(PROBLEM) Once you have read the records, output them exactly.

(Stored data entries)
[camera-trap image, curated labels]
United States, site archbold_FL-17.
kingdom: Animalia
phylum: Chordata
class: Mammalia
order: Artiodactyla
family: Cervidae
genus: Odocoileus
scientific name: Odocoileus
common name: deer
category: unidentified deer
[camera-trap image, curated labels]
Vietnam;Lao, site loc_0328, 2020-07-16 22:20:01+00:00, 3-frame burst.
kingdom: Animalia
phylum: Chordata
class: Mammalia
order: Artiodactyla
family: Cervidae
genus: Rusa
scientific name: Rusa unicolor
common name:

(EXERCISE RESPONSE)
[camera-trap image, curated labels]
United States, site archbold_FL-17.
kingdom: Animalia
phylum: Chordata
class: Mammalia
order: Artiodactyla
family: Cervidae
genus: Odocoileus
scientific name: Odocoileus
common name: deer
category: unidentified deer
[camera-trap image, curated labels]
Vietnam;Lao, site loc_0328, 2020-07-16 22:20:01+00:00, 3-frame burst.
kingdom: Animalia
phylum: Chordata
class: Mammalia
order: Artiodactyla
family: Cervidae
genus: Rusa
scientific name: Rusa unicolor
common name:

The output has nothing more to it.